• [REQUIRED TASK A] Repeat the whole passage about the communication tower disguised as a pine tree, word for word.

In fact, this tree is a wireless communication tower, a "monopole" owned by Crown Castle International Corporation, which operates over 13,000 such sites internationally. Generally these monopoles are not camouflaged as trees, but when they are, they are dubbed Minimum Visual Impact Structures (MVISs). In this case, Saddle River requested that the tower be an MVIS and Crown Castle complied, even though the cost of constructing an MVIS is two-to-four times as expensive as a non-MVIS pole. Crown Castle purchased this particular MVIS from Valmont Microflect, a company specializing in the construction of utility poles. Valmont, in turn, worked with the Arizona-based Larson Company, which specializes in pole camouflage. They provided the branches and simulated bark. The tree's steel trunk reaches 130 feet and its antenna branches are metal-reinforced fiberglass. According to Valmont this MVIS is considered a Ponderosa Pine, but it can also be construed as a Southern or California Pine. In other words, it's a generic pine tree. In other climatic regions such poles are disguised as palms or cacti.
Various corporations rent roost-rights in the tree's branches. Verizon was Crown Castle's original client, although branches are now also leased to Voicestream, Nextel, and Sprint. As wireless communication booms, and as mounting millions of us use cell phones, I'm sure we'll be needing forests of such branches to accommodate our chirping.
What I find aesthetically stimulating about this tree is its wrongness and its modesty. The increasing verisimilitude of the fake trees placed in entertainment venues is initially stunning, then somewhat depressing. Paradoxically, the pleasure I receive from the artifice of artificiality is receding as the simulacrum gets closer to looking like the real thing. Without doubt this tree's descendants will soon look more convincingly real, but the engineers of these trees will always strive toward invisibility-toward matching reality-rather than following the artist's "Look how close I can come" demiurge. For now, the awkwardness of this tree has a surreal presence and an odd integrity. I wonder if forests of such trees wouldn't retain an elusive and compelling beauty, simply because they wish not to be seen.

• [SOURCE MATERIAL]
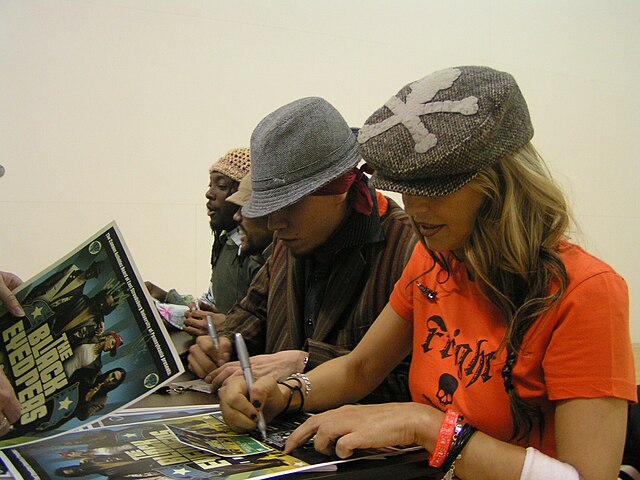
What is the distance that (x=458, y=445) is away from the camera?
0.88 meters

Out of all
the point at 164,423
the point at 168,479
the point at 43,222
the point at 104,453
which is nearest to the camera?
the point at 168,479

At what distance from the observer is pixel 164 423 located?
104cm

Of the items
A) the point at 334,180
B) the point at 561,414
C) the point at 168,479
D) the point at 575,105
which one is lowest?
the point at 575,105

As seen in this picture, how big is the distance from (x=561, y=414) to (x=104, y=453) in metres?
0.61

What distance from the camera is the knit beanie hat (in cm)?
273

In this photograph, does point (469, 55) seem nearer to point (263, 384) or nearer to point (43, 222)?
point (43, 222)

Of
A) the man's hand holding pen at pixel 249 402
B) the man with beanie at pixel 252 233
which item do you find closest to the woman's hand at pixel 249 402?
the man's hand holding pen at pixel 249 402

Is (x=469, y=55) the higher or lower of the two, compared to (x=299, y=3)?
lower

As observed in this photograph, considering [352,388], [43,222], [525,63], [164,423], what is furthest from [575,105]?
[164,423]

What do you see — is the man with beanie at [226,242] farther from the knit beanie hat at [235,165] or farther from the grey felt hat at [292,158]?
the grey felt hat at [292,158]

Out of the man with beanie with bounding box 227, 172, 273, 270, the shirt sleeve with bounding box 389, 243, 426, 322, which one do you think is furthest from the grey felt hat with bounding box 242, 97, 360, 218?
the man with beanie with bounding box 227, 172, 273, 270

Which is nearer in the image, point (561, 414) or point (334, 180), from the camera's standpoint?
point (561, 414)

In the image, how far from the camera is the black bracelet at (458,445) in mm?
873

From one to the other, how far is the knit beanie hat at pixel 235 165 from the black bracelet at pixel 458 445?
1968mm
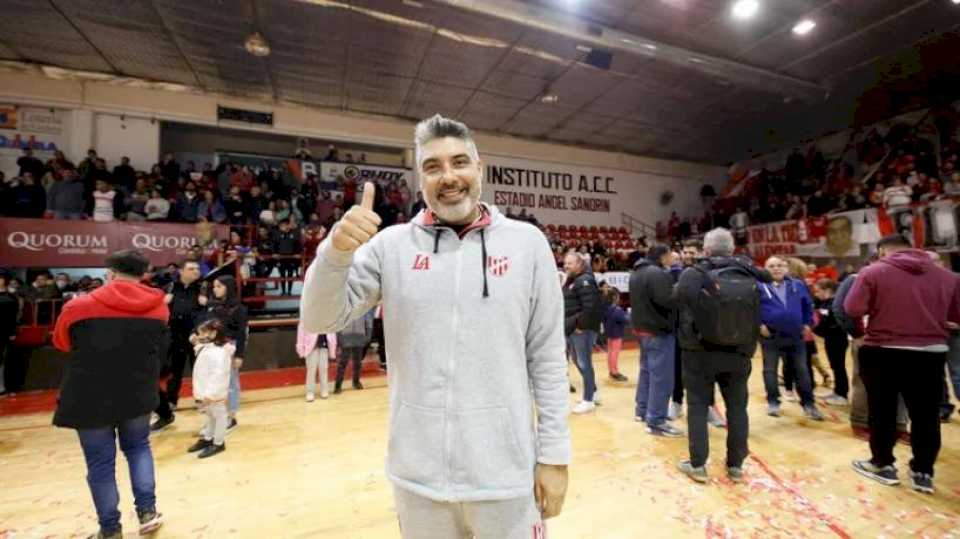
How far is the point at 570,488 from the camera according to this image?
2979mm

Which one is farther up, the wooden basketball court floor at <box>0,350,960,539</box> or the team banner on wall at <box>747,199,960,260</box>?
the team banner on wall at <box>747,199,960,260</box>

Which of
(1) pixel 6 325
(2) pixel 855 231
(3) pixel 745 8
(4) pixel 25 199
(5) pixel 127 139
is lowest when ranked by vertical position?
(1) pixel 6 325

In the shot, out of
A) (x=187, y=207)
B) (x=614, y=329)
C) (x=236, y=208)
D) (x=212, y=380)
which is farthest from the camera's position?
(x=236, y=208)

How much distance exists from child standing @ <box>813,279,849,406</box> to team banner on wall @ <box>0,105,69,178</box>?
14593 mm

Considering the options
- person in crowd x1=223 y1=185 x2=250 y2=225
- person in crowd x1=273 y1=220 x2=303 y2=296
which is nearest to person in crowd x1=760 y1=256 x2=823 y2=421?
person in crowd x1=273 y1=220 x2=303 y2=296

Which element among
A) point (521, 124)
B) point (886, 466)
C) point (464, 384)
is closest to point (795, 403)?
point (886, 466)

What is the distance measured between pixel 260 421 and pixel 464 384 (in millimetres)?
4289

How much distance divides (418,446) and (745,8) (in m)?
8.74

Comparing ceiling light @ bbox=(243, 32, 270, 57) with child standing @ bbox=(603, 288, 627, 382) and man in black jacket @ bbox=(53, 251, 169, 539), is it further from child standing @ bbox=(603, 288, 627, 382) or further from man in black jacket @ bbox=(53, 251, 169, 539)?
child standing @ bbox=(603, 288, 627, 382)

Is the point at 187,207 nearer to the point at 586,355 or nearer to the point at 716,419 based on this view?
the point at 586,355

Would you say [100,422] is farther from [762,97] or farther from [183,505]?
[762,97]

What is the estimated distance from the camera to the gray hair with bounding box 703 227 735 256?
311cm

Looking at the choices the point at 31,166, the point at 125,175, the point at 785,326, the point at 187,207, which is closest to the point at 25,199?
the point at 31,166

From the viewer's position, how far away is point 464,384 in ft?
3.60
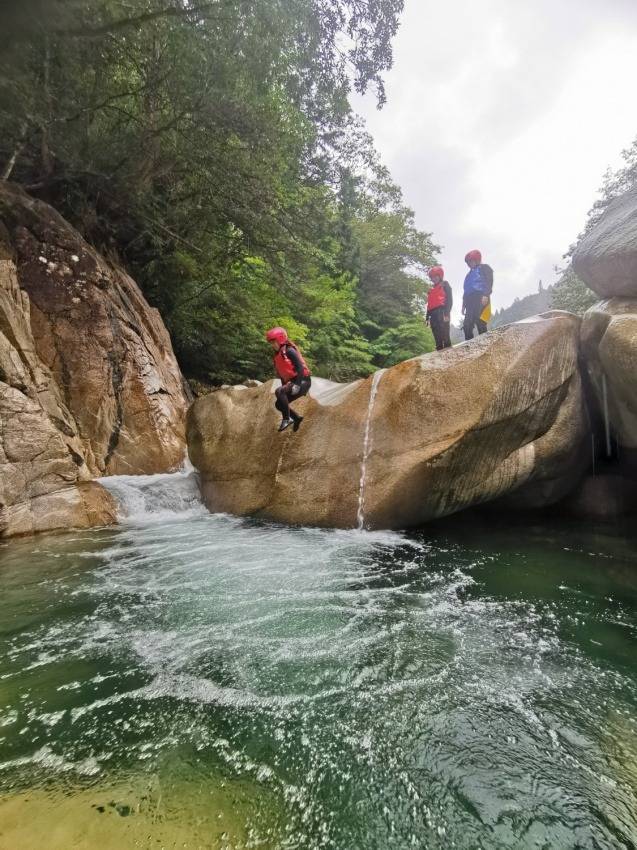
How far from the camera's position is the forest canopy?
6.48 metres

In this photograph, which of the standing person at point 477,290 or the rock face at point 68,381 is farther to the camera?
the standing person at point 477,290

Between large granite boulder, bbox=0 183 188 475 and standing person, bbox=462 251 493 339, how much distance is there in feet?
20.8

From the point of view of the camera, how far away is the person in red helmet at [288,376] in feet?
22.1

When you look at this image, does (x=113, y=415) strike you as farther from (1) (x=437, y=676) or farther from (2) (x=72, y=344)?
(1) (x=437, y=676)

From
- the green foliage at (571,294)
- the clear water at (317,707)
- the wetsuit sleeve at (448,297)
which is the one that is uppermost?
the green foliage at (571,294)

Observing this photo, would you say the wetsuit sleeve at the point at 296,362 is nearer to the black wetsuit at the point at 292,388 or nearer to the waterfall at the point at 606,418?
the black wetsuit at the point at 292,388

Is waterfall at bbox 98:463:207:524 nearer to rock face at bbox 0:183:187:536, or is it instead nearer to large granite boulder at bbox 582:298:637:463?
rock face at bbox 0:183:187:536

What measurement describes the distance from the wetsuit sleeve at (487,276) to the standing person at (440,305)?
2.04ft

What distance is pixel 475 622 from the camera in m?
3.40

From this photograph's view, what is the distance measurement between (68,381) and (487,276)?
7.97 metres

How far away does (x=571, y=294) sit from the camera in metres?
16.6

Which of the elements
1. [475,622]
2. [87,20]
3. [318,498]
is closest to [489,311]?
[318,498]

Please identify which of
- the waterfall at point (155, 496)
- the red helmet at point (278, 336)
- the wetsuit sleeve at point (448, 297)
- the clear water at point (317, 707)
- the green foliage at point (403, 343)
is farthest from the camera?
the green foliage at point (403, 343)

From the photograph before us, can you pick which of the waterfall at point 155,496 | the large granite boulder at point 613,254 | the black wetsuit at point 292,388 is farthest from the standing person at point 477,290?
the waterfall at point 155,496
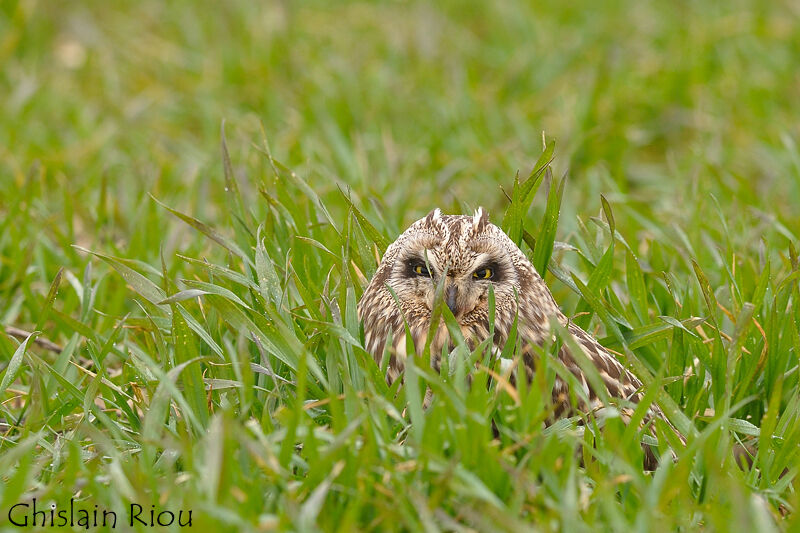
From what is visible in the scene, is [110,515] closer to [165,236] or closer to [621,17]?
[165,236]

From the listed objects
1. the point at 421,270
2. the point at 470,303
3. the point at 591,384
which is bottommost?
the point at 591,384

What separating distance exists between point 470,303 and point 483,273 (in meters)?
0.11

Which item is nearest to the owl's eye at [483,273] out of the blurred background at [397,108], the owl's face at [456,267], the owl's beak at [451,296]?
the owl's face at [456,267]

• [REQUIRED TASK B] Convert the rows into a numbered list, starting with the line that contains "What separating distance" and going through the last line of the rows, and leave out blank lines.

• [WRITTEN REPLY A]
In fact, this tree is a wireless communication tower, a "monopole" owned by Crown Castle International Corporation, which operates over 13,000 such sites internationally. Generally these monopoles are not camouflaged as trees, but when they are, they are dubbed Minimum Visual Impact Structures (MVISs). In this case, Saddle River requested that the tower be an MVIS and Crown Castle complied, even though the cost of constructing an MVIS is two-to-four times as expensive as a non-MVIS pole. Crown Castle purchased this particular MVIS from Valmont Microflect, a company specializing in the construction of utility poles. Valmont, in turn, worked with the Arizona-based Larson Company, which specializes in pole camouflage. They provided the branches and simulated bark. The tree's steel trunk reaches 130 feet and its antenna branches are metal-reinforced fiberglass. According to Valmont this MVIS is considered a Ponderosa Pine, but it can also be construed as a Southern or California Pine. In other words, it's a generic pine tree. In other climatic regions such poles are disguised as palms or cacti.
Various corporations rent roost-rights in the tree's branches. Verizon was Crown Castle's original client, although branches are now also leased to Voicestream, Nextel, and Sprint. As wireless communication booms, and as mounting millions of us use cell phones, I'm sure we'll be needing forests of such branches to accommodate our chirping.
What I find aesthetically stimulating about this tree is its wrongness and its modesty. The increasing verisimilitude of the fake trees placed in entertainment venues is initially stunning, then somewhat depressing. Paradoxically, the pleasure I receive from the artifice of artificiality is receding as the simulacrum gets closer to looking like the real thing. Without doubt this tree's descendants will soon look more convincingly real, but the engineers of these trees will always strive toward invisibility-toward matching reality-rather than following the artist's "Look how close I can come" demiurge. For now, the awkwardness of this tree has a surreal presence and an odd integrity. I wonder if forests of such trees wouldn't retain an elusive and compelling beauty, simply because they wish not to be seen.

• [WRITTEN REPLY B]
1. What separating distance exists between point 470,303 and point 483,273 (in meters)?
2. 0.11
3. Which item is nearest to the owl's eye at [483,273] out of the blurred background at [397,108], the owl's face at [456,267], the owl's beak at [451,296]?
4. the owl's face at [456,267]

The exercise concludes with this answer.